Funny, I just picked Bound for my Best Female Action Hero pick last month. That one might have been a bit of a stretch, but I stand by it. Here it makes total sense, so I’m picking it again. All respect to the classics like Double Indemnity and Sunset Blvd., but the Wachowskis’ modern lesbian genre throwback exceeds on every level.
They had an advantage, to be fair. In the heyday of film noir, you couldn’t show anything graphic in a movie. Even the great seductions of the classic femme fatales were tame, filled with clever innuendo though they were. Portraying a same sex couple was out of the question during the Hays code era.
So start with the kick of seeing the genre played out via two women. Jennifer Tilly is the femme fatale type, and she seduces her neighbor, Gina Gershon, into helping her scam her husband, a mob underling. It’s not an insurance scam, but Joey Pants still plays the sap.
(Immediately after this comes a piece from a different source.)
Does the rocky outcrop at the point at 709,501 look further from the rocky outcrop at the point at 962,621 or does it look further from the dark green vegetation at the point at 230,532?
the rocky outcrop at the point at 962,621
The fact that he never suspects his moll is even bisexual, let alone gay, gives her all new manipulations more subtlety than the usual noir love triangle. In a genre as played out as the crime caper, Bound has a fresh approach to the scam, the suspense and the close calls as well to keep the pace pounding for two hours. The way the plan is explained while it is already being executed just gives the audience respect to keep up, and cements the Wachowskis as master storytellers their first time out.